Excerpted text section start

Bitcoin is currently behaving as if a recession is looming, even though macroeconomic indicators suggest otherwise.
André Dragosch, European Head of Research at Bitwise Asset Management, highlighted in a Friday X post that the cryptocurrency is pricing in the most bearish global growth outlook since the 2022 Federal Reserve tightening cycle and the 2020 COVID-19 crash. Using survey data from Sentix, ISM, and the Philly Fed, Dragosch charted the divergence between bitcoin’s implied growth expectations and traditional macro signals.
The chart reveals a striking disconnect: bitcoin’s implied growth outlook has fallen below -1 standard deviation, signaling extreme pessimism, while survey-based macro indicators remain near neutral. Dragosch compared this divergence to prior dislocations in March 2020 and November 2022, both of which preceded significant bitcoin rallies.
“Bitcoin is essentially pricing in a recessionary growth environment,” he noted, describing the current risk-reward setup as asymmetric. “You’re not even remotely bullish enough,” he added, suggesting a recovery could mirror the sixfold rally following the March 2020 COVID shock.

Excerpted text section end

**Goal of the exercise**
Could you carry the article on bitcoin's recession pricing forward, picking up after its last paragraph? The records play no part in what comes next and can be set aside.

Listed entries section start

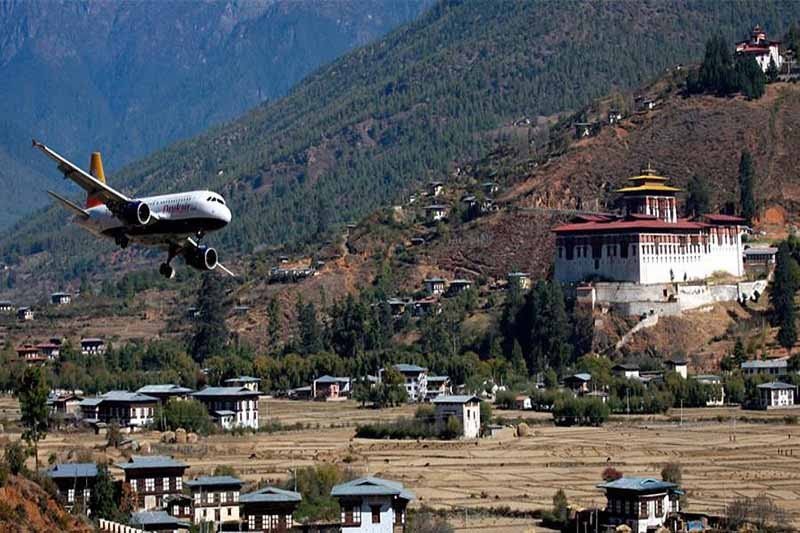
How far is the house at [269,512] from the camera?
84.2 meters

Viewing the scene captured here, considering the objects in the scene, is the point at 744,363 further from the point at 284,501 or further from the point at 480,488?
the point at 284,501

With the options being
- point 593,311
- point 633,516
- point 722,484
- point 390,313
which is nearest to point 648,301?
point 593,311

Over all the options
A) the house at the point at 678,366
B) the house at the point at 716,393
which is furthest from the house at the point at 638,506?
the house at the point at 678,366

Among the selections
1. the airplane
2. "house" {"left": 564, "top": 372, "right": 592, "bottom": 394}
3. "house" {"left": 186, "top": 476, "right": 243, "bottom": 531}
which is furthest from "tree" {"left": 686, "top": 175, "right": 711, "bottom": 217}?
the airplane

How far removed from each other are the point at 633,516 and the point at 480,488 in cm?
1615

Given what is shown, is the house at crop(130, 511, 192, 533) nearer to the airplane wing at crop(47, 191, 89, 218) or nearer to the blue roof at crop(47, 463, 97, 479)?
the blue roof at crop(47, 463, 97, 479)

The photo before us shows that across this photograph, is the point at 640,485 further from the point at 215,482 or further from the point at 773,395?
the point at 773,395

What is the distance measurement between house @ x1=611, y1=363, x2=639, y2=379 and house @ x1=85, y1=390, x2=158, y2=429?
3825 centimetres

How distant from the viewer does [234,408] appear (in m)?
138

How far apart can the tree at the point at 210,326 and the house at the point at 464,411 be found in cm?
5332

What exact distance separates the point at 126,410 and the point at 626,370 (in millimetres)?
41573

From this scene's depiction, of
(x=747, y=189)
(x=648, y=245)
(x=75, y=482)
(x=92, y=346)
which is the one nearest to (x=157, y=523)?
(x=75, y=482)

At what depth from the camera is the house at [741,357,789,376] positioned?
150 m

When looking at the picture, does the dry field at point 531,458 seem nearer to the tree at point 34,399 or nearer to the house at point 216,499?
the tree at point 34,399
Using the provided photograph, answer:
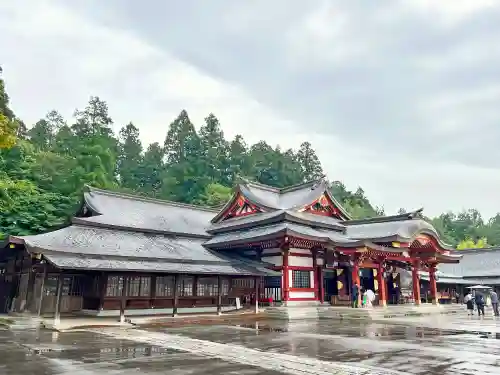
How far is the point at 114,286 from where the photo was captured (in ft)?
70.5

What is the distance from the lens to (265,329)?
17.6 m

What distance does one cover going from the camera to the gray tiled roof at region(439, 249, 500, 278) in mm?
46853

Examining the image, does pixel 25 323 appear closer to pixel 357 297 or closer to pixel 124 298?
pixel 124 298

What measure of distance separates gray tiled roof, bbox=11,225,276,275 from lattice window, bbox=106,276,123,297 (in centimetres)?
119

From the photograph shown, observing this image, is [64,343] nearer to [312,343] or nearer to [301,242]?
[312,343]

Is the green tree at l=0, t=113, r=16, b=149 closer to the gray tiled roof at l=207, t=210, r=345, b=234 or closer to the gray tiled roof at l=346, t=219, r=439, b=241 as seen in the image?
the gray tiled roof at l=207, t=210, r=345, b=234

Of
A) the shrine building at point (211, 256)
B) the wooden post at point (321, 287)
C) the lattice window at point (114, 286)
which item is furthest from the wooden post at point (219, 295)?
the wooden post at point (321, 287)

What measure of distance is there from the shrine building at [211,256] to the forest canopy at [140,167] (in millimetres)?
13149

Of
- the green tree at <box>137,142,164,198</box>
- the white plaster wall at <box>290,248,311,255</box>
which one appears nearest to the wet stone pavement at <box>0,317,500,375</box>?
the white plaster wall at <box>290,248,311,255</box>

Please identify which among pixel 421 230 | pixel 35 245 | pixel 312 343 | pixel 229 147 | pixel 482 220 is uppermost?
pixel 229 147

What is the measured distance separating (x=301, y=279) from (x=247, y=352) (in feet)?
51.9

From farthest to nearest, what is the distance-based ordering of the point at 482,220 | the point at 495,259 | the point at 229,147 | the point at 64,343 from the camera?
the point at 482,220
the point at 229,147
the point at 495,259
the point at 64,343

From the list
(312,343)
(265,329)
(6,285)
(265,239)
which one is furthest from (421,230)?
(6,285)

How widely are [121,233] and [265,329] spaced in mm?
12425
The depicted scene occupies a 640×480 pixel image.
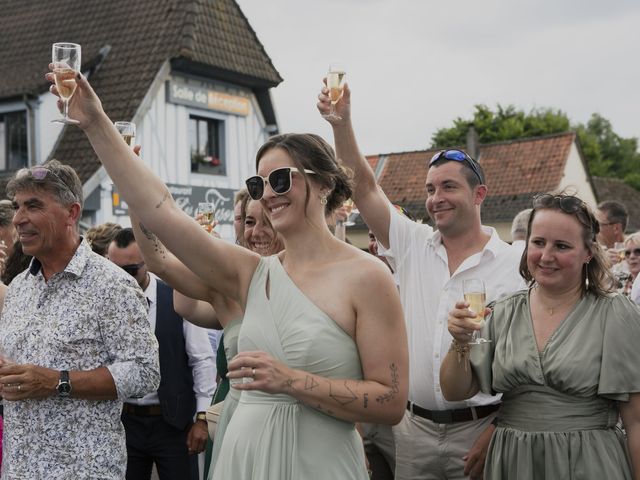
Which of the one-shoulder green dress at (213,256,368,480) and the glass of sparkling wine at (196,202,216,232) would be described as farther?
the glass of sparkling wine at (196,202,216,232)

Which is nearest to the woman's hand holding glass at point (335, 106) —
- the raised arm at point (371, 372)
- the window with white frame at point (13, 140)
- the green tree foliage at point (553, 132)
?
the raised arm at point (371, 372)

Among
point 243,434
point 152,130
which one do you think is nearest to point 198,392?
point 243,434

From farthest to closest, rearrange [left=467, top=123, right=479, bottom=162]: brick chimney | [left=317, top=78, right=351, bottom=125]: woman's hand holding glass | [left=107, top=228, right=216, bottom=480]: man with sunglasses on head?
[left=467, top=123, right=479, bottom=162]: brick chimney → [left=107, top=228, right=216, bottom=480]: man with sunglasses on head → [left=317, top=78, right=351, bottom=125]: woman's hand holding glass

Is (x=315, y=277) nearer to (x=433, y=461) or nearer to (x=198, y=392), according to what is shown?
(x=433, y=461)

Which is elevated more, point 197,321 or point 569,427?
point 197,321

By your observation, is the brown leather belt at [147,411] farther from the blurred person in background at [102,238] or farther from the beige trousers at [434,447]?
the beige trousers at [434,447]

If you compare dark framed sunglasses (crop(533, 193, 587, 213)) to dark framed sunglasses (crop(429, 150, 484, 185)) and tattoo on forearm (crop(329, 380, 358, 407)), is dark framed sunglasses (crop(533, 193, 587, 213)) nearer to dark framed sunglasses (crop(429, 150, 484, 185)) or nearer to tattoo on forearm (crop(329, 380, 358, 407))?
dark framed sunglasses (crop(429, 150, 484, 185))

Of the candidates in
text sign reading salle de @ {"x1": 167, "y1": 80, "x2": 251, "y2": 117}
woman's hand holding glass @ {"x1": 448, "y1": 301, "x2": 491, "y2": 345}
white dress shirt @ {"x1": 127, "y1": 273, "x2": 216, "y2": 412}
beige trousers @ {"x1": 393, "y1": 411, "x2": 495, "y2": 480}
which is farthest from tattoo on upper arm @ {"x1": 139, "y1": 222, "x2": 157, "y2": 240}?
text sign reading salle de @ {"x1": 167, "y1": 80, "x2": 251, "y2": 117}

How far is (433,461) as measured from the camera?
14.8 feet

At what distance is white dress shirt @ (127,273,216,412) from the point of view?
5.61 metres

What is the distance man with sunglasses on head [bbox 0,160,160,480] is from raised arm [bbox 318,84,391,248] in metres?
1.28

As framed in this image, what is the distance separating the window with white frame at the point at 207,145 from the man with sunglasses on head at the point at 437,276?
18251 mm

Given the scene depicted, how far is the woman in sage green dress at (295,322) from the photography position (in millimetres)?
2955

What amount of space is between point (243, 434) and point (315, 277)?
61 centimetres
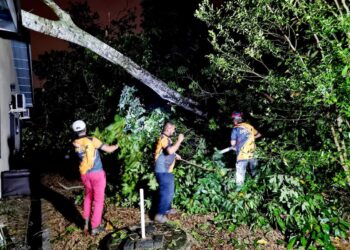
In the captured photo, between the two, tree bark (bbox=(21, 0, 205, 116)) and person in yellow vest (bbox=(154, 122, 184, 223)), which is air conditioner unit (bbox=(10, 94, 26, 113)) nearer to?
tree bark (bbox=(21, 0, 205, 116))

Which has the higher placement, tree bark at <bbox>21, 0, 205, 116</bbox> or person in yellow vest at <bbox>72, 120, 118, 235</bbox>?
tree bark at <bbox>21, 0, 205, 116</bbox>

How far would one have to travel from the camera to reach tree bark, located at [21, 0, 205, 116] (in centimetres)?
769

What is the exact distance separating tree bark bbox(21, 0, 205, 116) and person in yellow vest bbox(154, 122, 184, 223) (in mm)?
2887

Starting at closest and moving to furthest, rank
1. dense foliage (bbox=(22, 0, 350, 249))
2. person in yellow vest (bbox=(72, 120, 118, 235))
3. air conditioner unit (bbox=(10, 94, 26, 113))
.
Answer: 1. dense foliage (bbox=(22, 0, 350, 249))
2. person in yellow vest (bbox=(72, 120, 118, 235))
3. air conditioner unit (bbox=(10, 94, 26, 113))

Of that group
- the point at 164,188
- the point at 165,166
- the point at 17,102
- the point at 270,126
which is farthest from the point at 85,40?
the point at 17,102

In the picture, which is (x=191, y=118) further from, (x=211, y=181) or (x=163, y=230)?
(x=163, y=230)

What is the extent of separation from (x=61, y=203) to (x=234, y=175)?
457cm

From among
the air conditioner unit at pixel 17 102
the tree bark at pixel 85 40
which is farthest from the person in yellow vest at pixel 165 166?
the air conditioner unit at pixel 17 102

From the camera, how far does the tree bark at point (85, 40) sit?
25.2ft

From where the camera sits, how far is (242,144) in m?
7.62

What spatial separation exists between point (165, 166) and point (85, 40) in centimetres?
385

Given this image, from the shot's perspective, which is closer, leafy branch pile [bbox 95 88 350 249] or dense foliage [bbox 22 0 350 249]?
dense foliage [bbox 22 0 350 249]

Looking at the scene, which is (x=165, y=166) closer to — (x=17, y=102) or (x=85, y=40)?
(x=85, y=40)

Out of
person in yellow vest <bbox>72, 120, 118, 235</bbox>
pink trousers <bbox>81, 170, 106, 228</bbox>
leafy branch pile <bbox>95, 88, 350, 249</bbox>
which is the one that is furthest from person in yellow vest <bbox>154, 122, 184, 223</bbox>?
pink trousers <bbox>81, 170, 106, 228</bbox>
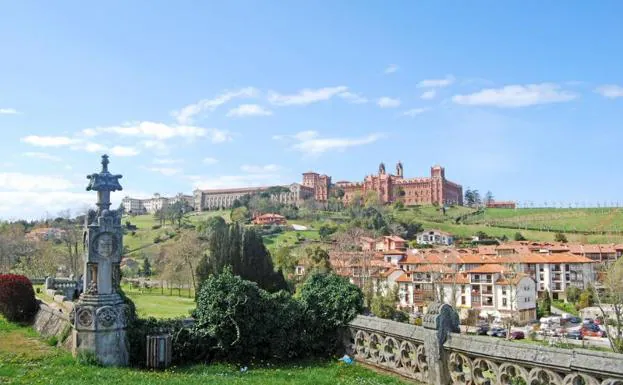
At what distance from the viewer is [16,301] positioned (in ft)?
62.4

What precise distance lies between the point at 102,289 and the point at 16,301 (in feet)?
33.8

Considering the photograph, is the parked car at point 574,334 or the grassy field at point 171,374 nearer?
the grassy field at point 171,374

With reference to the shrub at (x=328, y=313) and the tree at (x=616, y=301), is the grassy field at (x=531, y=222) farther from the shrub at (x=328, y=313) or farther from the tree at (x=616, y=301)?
the shrub at (x=328, y=313)

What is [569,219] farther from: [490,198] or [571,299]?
[490,198]

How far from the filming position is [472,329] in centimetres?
5484

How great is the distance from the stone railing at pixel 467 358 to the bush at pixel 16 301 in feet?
44.4

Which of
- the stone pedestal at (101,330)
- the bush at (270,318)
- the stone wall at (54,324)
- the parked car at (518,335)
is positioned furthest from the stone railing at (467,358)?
the parked car at (518,335)

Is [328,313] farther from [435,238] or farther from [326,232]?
[435,238]

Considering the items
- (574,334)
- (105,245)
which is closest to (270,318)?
(105,245)

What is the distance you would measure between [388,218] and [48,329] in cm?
11147

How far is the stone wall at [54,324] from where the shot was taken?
42.0 ft

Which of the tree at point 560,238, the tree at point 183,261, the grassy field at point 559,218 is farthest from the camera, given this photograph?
the grassy field at point 559,218

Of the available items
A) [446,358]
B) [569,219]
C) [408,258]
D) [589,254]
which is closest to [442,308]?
[446,358]

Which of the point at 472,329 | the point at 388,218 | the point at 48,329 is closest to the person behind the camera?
the point at 48,329
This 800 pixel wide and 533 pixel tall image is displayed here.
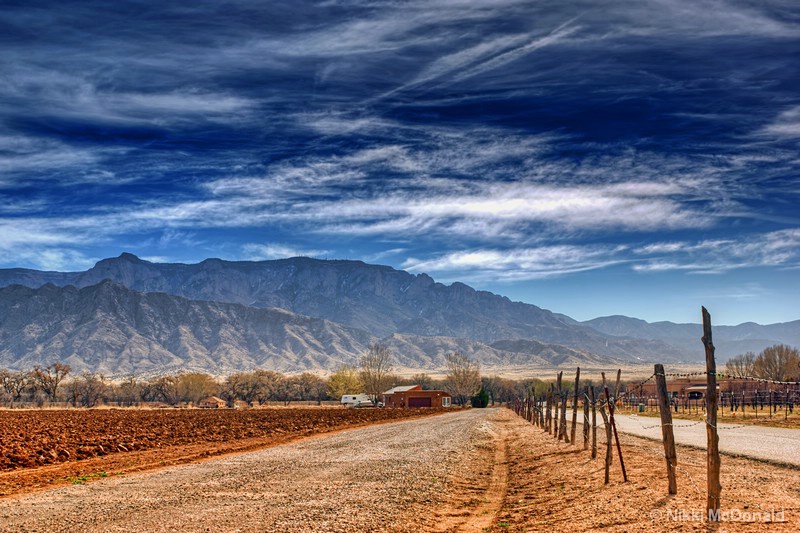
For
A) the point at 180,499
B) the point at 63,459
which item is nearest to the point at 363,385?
the point at 63,459

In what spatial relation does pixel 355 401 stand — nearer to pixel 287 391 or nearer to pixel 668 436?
pixel 287 391

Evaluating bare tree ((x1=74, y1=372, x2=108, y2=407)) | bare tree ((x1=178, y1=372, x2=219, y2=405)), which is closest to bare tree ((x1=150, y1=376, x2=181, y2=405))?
bare tree ((x1=178, y1=372, x2=219, y2=405))

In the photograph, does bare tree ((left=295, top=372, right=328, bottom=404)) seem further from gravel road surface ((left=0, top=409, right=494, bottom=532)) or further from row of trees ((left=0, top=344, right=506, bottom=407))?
gravel road surface ((left=0, top=409, right=494, bottom=532))

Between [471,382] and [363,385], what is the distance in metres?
32.9

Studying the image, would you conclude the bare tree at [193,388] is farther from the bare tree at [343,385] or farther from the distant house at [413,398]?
the distant house at [413,398]

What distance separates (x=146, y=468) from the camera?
2661cm

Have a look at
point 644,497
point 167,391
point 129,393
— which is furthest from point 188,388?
point 644,497

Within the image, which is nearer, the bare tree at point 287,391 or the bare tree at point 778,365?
the bare tree at point 778,365

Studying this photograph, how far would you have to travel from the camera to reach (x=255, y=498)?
18078mm

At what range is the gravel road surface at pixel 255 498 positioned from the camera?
14.7m

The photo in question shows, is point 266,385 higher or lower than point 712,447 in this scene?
lower

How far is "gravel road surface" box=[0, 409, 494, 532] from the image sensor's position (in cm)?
1472

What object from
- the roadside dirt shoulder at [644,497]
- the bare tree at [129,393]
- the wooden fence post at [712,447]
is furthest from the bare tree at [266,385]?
the wooden fence post at [712,447]

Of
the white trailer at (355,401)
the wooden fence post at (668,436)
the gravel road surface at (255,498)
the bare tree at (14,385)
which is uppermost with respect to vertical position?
the wooden fence post at (668,436)
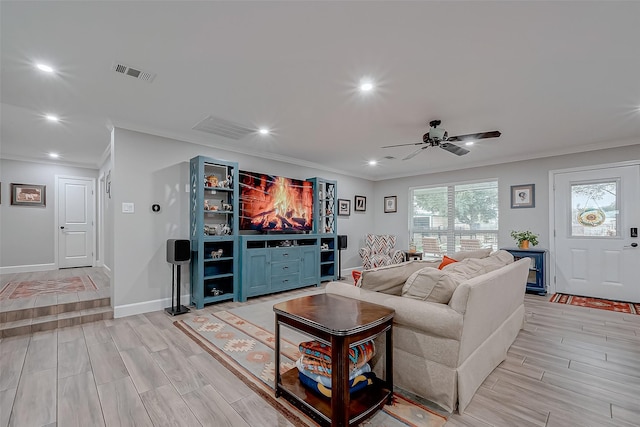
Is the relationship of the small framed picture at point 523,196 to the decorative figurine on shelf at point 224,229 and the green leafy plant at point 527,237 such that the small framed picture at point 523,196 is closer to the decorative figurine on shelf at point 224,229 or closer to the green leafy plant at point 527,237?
the green leafy plant at point 527,237

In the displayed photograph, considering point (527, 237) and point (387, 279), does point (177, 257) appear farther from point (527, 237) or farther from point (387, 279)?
point (527, 237)

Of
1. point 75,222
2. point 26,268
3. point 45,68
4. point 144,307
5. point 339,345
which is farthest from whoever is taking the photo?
point 75,222

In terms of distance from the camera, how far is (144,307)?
3898mm

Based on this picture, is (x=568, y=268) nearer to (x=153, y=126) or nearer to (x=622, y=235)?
(x=622, y=235)

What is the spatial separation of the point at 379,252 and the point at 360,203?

Listed entries section end

**Answer section**
Crypto sentiment remains muted. The CMC Crypto Fear and Greed Index held at 20 (“Fear”) on Saturday, slightly above its year-to-date low of 10 recorded on Nov. 22. By comparison, it was 39 a month ago and reached 84 (“Extreme Greed”) in late November 2024.
Bitcoin traded at $90,559 as of 11:30 a.m. UTC on Nov. 29, down 0.8% over 24 hours. Year-to-date, it is down 3% and 28% from its all-time high of $126,080 on Oct. 6.
Meanwhile, macro expectations show signs of easing. The CME FedWatch Tool indicates traders now assign an 86.4% probability that the Federal Reserve will cut rates by 25 basis points to a 3.5%–3.75% range at its December meeting.